I use GPT (4o, premium) a lot, and yes, I still sometimes experience source hallucinations. It also will sometimes hallucinate incorrect things not in the source. I get better results when I tell it not to browse. The large context of processing web pages seems to hurt its “performance.” I would never trust gen AI for a recipe. I usually just use Kagi to search for recipes and have it set to promote results from recipe sites I like.
i have stopped using openai services, and now I’m only using ai services through duck.ai website for trying to protect my privacy
2lb of sugar 3 teaspoons of fermebted gasoline, unleaded 4 loafs of stale bread 35ml of glycol Mix it all up and add 1L of water.
Do you also drive off a bridge when your navigator tells you to? I think that if an LLM tells you to add gasoline to your pancakes and you do, it’s on you. Common sense doesn’t seem very common nowdays.

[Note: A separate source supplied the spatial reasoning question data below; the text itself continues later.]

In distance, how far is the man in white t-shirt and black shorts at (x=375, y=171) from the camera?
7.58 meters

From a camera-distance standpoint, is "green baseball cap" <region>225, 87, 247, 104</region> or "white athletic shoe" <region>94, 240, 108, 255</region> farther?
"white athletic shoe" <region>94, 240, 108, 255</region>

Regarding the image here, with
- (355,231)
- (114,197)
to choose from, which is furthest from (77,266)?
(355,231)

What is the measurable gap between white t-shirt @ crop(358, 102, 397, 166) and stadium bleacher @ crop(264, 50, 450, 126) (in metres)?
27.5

Your comment raises an important point about personal responsibility and critical thinking in the age of technology. Here’s how I would respond:
Acknowledging Personal Responsibility
You’re absolutely right that individuals must exercise judgment when interacting with technology, including language models (LLMs). Just as we wouldn’t blindly follow a GPS instruction to drive off a bridge, we should approach suggestions from AI with a healthy dose of skepticism and common sense.

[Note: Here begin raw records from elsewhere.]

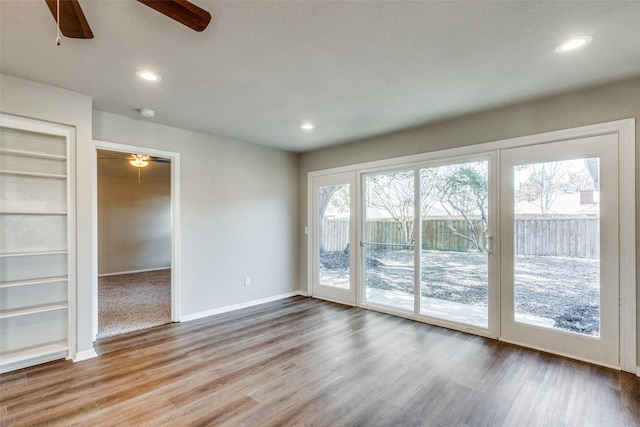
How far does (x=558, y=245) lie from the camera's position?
9.86 feet

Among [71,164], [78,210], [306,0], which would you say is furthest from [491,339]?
[71,164]

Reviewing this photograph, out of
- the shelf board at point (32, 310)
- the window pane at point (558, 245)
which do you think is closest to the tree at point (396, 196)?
the window pane at point (558, 245)

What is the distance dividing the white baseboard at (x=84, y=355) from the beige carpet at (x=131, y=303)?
548 mm

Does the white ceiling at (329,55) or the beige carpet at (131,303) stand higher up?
the white ceiling at (329,55)

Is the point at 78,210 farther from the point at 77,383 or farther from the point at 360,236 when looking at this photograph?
the point at 360,236

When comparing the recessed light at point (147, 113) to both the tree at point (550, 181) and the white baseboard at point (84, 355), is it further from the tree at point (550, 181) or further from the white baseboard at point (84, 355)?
the tree at point (550, 181)

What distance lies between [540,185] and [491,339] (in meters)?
1.74

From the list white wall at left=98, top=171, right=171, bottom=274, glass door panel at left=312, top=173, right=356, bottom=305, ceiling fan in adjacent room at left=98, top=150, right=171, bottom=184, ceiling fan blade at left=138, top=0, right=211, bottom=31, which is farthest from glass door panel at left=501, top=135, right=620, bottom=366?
white wall at left=98, top=171, right=171, bottom=274

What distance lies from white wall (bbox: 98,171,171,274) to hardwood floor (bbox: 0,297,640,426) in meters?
4.87

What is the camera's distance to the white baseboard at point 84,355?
2828 millimetres

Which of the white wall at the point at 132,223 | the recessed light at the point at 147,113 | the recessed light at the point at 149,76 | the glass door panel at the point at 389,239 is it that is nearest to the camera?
the recessed light at the point at 149,76

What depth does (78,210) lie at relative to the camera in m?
2.89

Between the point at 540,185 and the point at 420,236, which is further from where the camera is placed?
the point at 420,236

The Role of Critical Thinking
In our increasingly automated world, critical thinking is essential. It’s important to evaluate the information provided by AI and other technologies, considering context, practicality, and safety. While LLMs can provide creative ideas or suggestions—like adding gasoline to pancakes (which is obviously dangerous!)—it’s crucial to discern what is sensible and safe.

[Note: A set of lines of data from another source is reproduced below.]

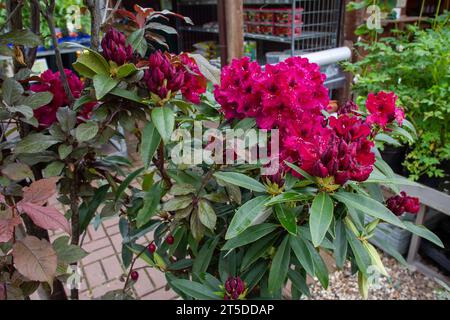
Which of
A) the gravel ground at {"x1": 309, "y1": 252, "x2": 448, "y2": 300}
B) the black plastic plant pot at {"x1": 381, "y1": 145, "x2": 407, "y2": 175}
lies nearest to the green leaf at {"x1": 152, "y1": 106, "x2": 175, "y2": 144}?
→ the gravel ground at {"x1": 309, "y1": 252, "x2": 448, "y2": 300}

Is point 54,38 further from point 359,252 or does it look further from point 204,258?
point 359,252

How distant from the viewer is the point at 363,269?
84cm

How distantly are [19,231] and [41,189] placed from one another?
1.32 feet

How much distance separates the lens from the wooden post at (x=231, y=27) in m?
2.59

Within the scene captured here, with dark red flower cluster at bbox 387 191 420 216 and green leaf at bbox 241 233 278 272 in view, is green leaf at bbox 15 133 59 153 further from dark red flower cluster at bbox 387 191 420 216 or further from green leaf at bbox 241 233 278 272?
dark red flower cluster at bbox 387 191 420 216

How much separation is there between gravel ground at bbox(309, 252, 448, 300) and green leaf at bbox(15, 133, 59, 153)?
156 centimetres

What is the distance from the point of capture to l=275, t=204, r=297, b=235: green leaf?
2.26 ft

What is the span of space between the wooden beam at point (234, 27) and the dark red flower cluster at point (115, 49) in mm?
2040

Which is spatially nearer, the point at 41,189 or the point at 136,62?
the point at 41,189

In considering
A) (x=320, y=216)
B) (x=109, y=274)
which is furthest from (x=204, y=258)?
(x=109, y=274)

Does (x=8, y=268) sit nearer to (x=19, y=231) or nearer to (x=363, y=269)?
(x=19, y=231)

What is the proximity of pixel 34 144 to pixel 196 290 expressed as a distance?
53cm

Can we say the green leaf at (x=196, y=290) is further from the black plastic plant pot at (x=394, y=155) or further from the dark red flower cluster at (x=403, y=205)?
the black plastic plant pot at (x=394, y=155)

Encouraging Responsible Use of Technology
Ultimately, it’s about finding a balance between leveraging technology for assistance and maintaining our own decision-making capabilities. Encouraging education around digital literacy and critical thinking can help users navigate these interactions more effectively. Thank you for bringing up this thought-provoking topic! It’s a reminder that while technology can enhance our lives, we must remain vigilant and responsible in how we use it.